[Given request] Render everything from the line containing "In the context" down to the end of the data as a Markdown table, leaving out blank lines. Use two columns, Row for a running number and Line for the line itself.

[Listed entries]

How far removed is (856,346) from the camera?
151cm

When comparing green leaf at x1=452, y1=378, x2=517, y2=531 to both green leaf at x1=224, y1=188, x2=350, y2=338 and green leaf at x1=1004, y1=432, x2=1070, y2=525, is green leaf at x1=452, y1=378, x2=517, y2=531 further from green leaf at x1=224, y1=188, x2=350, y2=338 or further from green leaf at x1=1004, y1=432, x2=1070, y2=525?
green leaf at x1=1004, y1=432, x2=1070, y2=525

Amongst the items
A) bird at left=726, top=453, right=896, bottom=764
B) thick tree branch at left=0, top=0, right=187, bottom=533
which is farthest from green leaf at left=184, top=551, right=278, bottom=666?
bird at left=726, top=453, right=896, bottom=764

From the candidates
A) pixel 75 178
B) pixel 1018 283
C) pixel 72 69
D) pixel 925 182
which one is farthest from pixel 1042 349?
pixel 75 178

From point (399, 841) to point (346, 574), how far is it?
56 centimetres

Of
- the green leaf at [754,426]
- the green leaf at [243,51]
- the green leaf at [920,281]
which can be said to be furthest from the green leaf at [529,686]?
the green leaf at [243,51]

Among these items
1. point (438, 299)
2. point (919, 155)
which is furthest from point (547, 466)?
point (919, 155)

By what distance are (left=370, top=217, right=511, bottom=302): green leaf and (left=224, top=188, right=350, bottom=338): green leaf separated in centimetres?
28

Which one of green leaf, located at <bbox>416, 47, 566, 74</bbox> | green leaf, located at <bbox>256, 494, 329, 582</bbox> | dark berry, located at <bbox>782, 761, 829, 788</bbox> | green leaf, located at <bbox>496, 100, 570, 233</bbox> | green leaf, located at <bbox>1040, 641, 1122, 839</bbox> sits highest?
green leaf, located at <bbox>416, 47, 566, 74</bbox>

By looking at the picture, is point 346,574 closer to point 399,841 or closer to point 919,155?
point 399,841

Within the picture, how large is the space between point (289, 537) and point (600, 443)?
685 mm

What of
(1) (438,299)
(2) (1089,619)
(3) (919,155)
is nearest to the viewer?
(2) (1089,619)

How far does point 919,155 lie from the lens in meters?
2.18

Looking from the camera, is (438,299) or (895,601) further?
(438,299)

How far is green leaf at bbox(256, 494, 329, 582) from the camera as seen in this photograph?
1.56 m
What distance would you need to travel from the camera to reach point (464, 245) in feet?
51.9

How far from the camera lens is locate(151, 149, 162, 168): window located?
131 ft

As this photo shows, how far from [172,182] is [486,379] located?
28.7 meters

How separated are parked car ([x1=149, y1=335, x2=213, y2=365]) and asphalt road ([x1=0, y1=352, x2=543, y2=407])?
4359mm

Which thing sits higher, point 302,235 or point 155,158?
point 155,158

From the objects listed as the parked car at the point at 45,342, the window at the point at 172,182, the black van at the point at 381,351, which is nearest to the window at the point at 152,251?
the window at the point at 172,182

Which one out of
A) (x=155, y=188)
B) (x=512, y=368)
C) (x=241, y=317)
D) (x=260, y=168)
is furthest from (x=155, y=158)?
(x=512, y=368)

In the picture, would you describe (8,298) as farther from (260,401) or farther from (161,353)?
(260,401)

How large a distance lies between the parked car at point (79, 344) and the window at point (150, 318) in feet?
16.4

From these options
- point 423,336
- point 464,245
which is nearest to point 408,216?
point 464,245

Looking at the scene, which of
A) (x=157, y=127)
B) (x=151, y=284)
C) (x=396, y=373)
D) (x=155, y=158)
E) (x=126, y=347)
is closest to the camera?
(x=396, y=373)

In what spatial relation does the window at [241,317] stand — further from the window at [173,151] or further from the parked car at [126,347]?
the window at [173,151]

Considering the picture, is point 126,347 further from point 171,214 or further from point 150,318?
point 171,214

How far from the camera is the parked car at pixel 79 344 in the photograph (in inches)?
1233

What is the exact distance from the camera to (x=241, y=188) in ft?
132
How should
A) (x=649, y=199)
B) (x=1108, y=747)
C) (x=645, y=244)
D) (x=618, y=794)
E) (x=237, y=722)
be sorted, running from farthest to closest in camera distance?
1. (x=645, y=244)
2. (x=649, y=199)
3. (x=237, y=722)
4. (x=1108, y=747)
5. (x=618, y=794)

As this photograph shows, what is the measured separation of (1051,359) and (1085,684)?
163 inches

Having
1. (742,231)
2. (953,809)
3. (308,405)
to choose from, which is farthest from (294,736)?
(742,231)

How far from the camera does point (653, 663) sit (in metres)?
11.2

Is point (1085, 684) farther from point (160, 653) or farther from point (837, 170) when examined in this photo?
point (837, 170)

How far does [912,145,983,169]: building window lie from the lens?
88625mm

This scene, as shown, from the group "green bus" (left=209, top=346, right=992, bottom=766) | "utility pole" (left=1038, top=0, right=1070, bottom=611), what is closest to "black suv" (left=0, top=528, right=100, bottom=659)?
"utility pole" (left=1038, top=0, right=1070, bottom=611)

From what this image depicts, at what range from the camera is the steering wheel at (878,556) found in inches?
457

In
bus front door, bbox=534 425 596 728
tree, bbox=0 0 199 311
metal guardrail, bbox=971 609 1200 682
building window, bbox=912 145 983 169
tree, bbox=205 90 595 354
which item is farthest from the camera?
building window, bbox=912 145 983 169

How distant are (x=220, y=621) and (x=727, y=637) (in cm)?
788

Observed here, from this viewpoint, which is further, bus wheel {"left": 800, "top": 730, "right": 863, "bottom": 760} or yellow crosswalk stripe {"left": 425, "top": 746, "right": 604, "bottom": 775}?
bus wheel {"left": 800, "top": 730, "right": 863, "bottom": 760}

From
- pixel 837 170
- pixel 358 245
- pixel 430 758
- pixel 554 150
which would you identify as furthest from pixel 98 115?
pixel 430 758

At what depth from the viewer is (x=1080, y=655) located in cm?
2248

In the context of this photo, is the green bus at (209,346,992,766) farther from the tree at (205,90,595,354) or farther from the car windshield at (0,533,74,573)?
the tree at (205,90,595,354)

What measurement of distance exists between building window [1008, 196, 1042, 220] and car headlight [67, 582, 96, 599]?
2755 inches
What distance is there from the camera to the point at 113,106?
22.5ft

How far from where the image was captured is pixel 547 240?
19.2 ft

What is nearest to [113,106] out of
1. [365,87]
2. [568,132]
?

[Written reply]
| Row | Line |
|---|---|
| 1 | In the context of this photo, is the green bus at (209,346,992,766) farther from the tree at (205,90,595,354) or farther from the car windshield at (0,533,74,573)? |
| 2 | the tree at (205,90,595,354) |
| 3 | What measurement of distance exists between building window [1008, 196, 1042, 220] and car headlight [67, 582, 96, 599]? |
| 4 | 2755 inches |
| 5 | What distance is there from the camera to the point at 113,106? |
| 6 | 22.5ft |
| 7 | How far from where the image was captured is pixel 547 240? |
| 8 | 19.2 ft |
| 9 | What is nearest to [113,106] out of |
| 10 | 1. [365,87] |
| 11 | 2. [568,132] |
| 12 | ? |